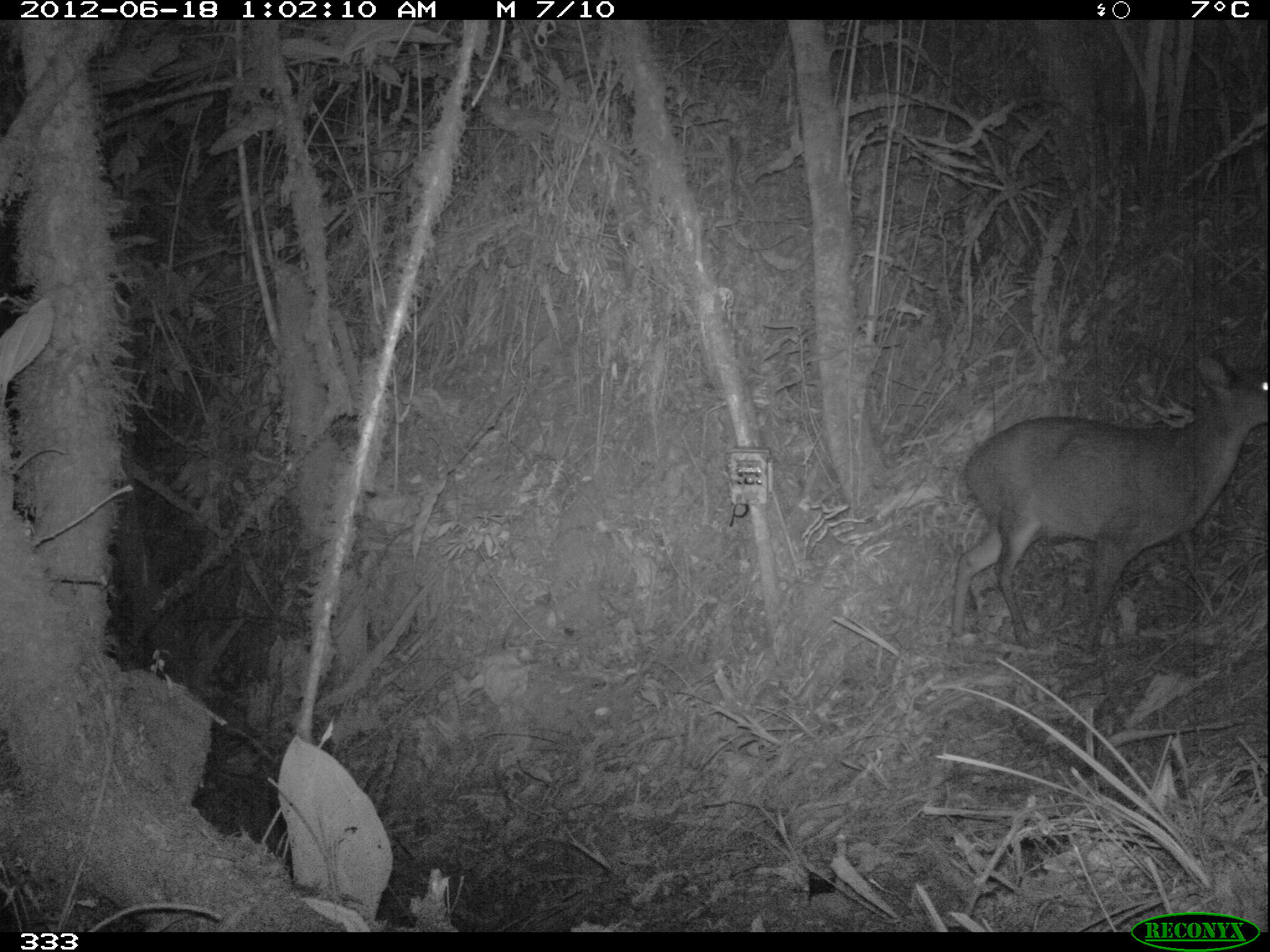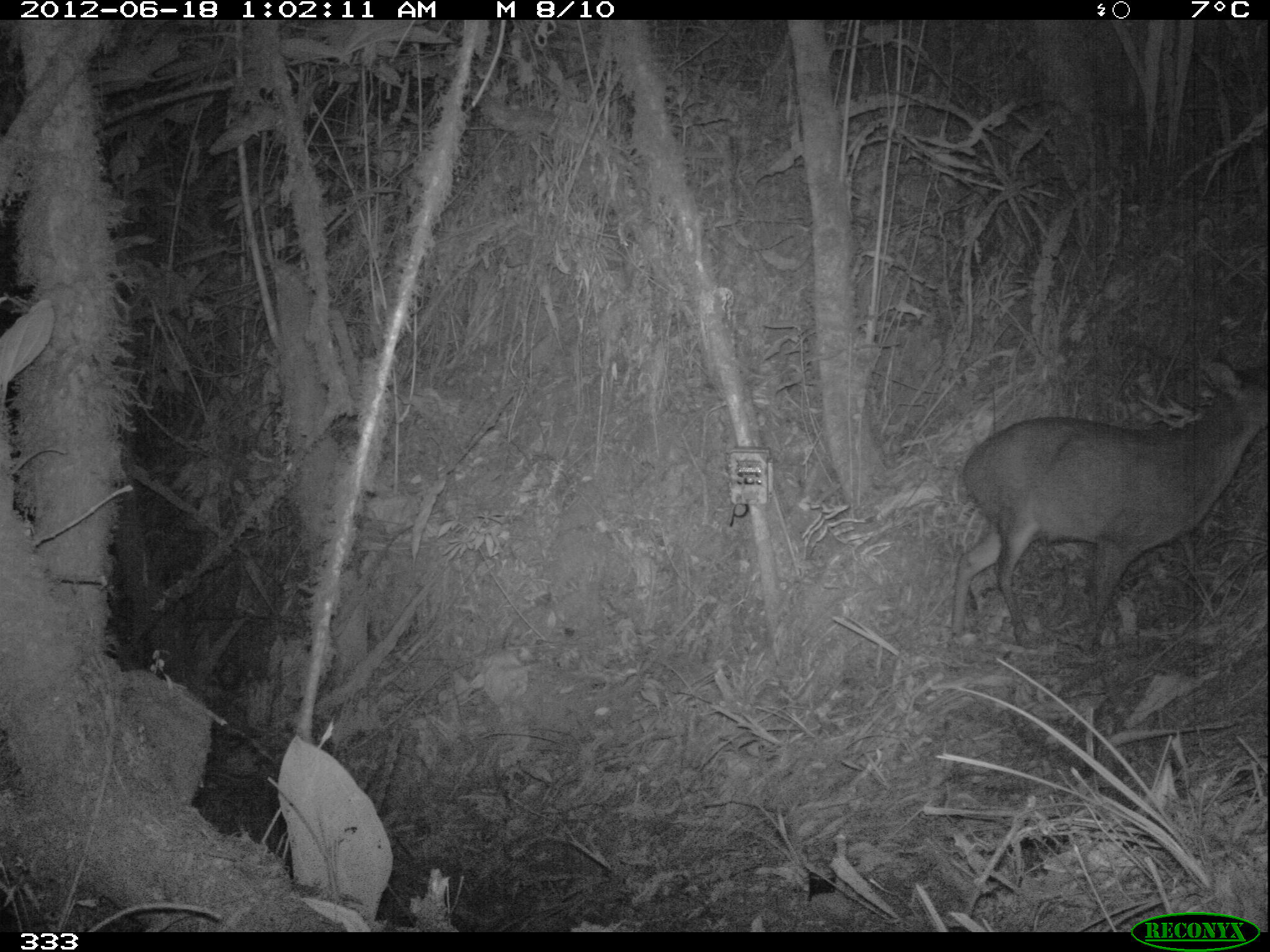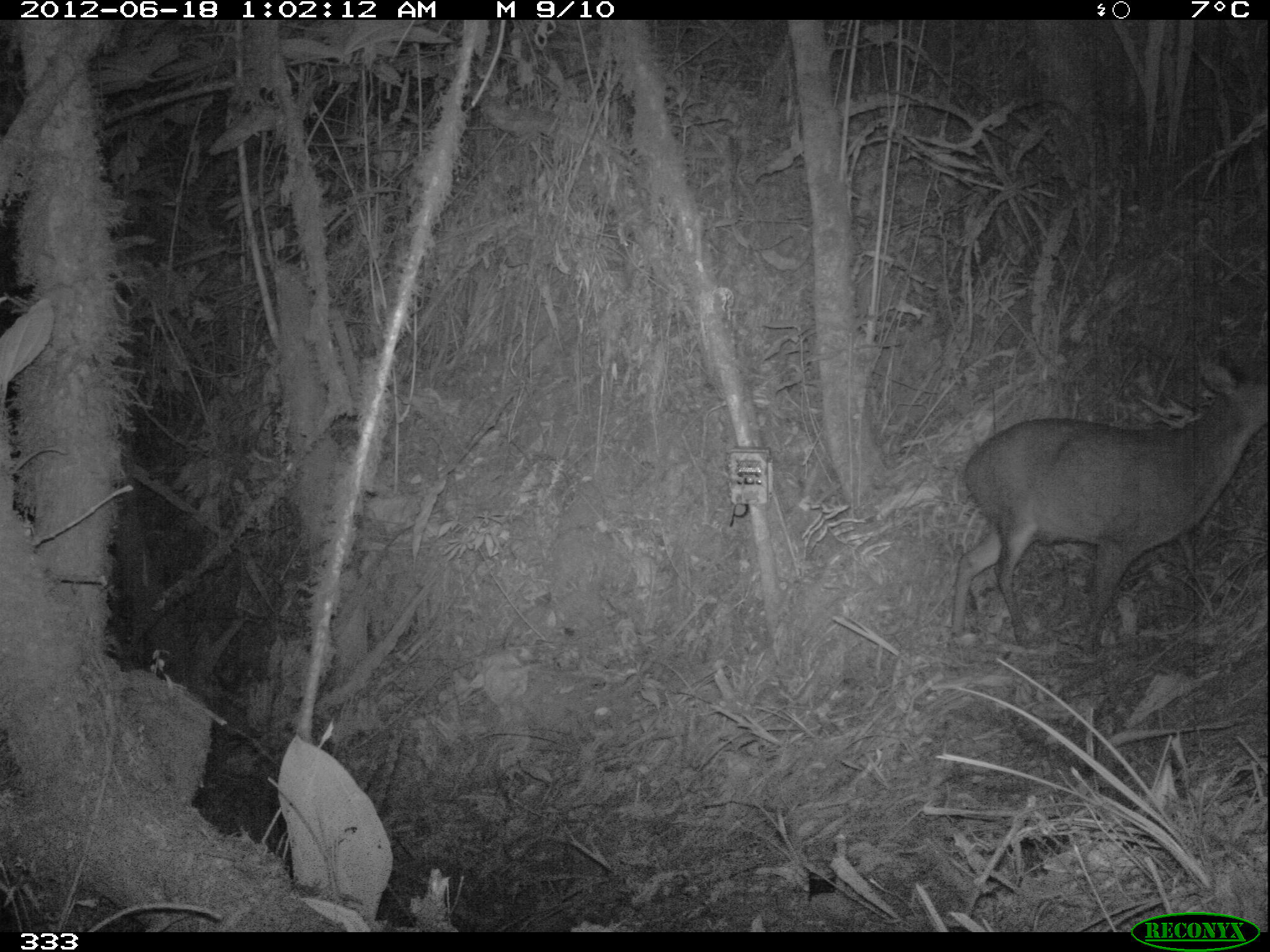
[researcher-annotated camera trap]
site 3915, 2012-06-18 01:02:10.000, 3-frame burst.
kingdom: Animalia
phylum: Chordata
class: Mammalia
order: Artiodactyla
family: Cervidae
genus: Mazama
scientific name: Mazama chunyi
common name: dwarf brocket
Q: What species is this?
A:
****
### What you will do
Verbatim repeat, images removed: give each entry again exactly as it reads.

### Reply to the exercise
[researcher-annotated camera trap]
site 3915, 2012-06-18 01:02:10.000, 3-frame burst.
kingdom: Animalia
phylum: Chordata
class: Mammalia
order: Artiodactyla
family: Cervidae
genus: Mazama
scientific name: Mazama chunyi
common name: dwarf brocket
Q: What species is this?
A:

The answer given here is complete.